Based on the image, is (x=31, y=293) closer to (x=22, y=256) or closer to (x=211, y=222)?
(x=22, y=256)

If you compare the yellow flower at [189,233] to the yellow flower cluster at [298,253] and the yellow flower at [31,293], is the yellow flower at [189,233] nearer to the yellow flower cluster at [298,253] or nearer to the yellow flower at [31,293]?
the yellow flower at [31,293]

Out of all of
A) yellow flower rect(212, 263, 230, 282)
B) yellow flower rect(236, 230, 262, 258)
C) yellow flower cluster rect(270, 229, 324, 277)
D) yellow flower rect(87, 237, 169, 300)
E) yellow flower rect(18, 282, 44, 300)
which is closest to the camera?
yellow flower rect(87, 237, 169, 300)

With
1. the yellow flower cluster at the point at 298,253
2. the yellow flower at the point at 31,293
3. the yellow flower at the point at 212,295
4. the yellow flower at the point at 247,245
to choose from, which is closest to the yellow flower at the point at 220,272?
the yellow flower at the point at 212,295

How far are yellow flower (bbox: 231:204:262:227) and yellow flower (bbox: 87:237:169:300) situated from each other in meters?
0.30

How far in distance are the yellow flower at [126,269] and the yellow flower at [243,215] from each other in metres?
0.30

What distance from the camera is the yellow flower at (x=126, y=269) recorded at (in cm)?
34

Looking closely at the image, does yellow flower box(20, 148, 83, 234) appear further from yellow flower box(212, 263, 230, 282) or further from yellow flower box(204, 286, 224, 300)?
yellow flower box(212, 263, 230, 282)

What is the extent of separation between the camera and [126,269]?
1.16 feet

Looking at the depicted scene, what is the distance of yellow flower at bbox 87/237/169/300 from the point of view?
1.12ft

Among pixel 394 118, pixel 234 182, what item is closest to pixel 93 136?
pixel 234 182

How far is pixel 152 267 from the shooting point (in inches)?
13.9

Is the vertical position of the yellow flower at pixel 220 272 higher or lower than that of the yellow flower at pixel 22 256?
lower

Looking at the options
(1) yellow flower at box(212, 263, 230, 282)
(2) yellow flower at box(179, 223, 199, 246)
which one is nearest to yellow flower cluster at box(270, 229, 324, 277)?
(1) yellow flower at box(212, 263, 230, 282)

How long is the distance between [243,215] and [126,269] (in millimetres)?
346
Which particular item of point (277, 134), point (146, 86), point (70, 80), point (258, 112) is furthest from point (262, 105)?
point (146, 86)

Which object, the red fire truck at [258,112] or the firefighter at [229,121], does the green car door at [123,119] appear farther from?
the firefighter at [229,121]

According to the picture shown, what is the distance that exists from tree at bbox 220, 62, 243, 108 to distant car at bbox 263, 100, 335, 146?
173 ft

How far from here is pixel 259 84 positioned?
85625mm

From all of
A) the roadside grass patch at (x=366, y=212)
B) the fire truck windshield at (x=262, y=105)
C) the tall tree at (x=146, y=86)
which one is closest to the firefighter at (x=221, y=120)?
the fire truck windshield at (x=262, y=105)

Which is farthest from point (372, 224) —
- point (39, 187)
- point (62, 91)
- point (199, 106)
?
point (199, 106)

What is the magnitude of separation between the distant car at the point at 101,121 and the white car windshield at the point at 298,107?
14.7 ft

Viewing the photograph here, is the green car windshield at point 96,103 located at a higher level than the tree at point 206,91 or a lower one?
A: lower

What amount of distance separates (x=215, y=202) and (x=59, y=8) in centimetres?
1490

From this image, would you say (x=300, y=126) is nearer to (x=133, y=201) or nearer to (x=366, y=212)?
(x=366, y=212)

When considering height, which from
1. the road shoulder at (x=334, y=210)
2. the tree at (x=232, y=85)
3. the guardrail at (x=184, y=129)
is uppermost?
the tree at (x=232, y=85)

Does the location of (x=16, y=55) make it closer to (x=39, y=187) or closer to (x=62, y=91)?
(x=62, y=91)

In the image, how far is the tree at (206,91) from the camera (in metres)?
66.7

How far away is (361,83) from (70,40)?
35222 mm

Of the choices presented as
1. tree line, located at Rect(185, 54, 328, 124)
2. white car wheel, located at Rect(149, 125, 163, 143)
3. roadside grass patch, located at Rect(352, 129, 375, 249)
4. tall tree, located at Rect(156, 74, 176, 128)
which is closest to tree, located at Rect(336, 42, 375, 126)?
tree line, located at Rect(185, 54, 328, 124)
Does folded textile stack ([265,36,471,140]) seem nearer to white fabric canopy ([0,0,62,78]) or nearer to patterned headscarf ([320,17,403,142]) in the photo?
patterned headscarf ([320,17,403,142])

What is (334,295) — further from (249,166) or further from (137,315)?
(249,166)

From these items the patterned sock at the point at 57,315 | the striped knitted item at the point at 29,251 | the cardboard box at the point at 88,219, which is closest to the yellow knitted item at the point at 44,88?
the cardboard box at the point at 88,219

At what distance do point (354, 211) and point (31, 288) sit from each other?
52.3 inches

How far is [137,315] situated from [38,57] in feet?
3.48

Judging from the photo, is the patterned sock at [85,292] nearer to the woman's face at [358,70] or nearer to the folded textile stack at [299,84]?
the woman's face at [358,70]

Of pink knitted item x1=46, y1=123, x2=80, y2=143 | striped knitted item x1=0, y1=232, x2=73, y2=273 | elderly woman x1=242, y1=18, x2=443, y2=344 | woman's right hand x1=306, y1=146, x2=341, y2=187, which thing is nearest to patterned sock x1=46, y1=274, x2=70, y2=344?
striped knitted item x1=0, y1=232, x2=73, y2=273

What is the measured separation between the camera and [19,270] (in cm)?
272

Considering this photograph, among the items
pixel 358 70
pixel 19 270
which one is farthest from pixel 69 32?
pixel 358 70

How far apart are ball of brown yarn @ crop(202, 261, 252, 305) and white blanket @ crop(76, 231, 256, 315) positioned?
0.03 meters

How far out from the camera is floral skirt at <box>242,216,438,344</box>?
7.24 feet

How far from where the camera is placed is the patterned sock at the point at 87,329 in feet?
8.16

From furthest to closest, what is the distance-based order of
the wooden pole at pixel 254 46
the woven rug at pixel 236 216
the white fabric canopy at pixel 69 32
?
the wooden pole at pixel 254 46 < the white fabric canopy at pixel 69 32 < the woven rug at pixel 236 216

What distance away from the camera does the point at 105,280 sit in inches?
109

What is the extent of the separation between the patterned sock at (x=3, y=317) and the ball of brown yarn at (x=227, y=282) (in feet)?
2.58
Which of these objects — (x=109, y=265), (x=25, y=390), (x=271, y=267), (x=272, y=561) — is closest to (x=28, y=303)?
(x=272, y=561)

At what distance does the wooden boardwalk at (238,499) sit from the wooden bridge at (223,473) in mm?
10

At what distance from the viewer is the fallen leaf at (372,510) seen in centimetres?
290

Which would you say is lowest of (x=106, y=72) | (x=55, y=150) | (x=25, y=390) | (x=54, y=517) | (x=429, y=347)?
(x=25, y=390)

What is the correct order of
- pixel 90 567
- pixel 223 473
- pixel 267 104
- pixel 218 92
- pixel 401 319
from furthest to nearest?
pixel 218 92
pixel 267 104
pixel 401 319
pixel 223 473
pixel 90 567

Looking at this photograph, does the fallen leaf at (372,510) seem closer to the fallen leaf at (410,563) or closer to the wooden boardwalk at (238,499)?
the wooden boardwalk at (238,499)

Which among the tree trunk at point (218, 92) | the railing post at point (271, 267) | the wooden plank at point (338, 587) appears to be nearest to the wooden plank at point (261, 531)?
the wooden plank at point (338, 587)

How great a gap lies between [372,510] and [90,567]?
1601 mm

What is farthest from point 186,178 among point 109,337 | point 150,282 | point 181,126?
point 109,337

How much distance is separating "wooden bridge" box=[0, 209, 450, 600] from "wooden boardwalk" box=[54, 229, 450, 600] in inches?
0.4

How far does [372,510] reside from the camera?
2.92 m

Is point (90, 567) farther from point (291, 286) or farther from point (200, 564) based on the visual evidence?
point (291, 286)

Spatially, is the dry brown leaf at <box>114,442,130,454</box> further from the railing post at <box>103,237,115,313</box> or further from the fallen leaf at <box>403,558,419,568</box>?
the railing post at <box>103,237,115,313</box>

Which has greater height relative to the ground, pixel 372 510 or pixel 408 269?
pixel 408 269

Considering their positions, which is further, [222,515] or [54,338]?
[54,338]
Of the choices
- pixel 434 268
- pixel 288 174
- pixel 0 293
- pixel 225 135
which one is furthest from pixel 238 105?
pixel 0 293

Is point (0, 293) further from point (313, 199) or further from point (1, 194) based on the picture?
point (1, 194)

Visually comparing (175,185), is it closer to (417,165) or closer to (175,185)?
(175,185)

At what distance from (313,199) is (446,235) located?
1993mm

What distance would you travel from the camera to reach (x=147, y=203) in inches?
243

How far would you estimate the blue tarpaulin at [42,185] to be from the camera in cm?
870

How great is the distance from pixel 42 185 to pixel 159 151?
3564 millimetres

* _REQUEST_: Locate "How much distance" in the material, then quote the line that contains it and all lines after it through the final one.

* _FINISHED EXERCISE_:
How much distance is separating "wooden bridge" box=[0, 209, 450, 600] from "wooden boardwalk" box=[54, 229, 450, 600] in inches?
0.4

How far does [372,510] reside from the camera?
2.92 m

Is point (90, 567) farther from point (291, 286) or farther from point (200, 564) based on the visual evidence?
point (291, 286)

Spatially, is the dry brown leaf at <box>114,442,130,454</box> further from the railing post at <box>103,237,115,313</box> or further from the fallen leaf at <box>403,558,419,568</box>?
the railing post at <box>103,237,115,313</box>

Which has greater height relative to the ground, pixel 372 510 or pixel 408 269?
pixel 408 269

Considering their positions, which is further, [222,515] or [54,338]?
[54,338]
Of the choices
- pixel 434 268
- pixel 288 174
- pixel 0 293
- pixel 225 135
which one is furthest from pixel 238 105?
pixel 0 293

Is point (0, 293) further from point (313, 199) or further from point (1, 194) based on the picture?
point (1, 194)

Visually comparing (175,185), is it closer to (417,165) or closer to (175,185)?
(175,185)

At what distance from (313,199) is (446,235) located?
1993mm

What distance would you travel from the camera to reach (x=147, y=203) in inches?
243

How far would you estimate the blue tarpaulin at [42,185] to be from the camera in cm?
870

How great is the distance from pixel 42 185 to pixel 159 151?
3564 millimetres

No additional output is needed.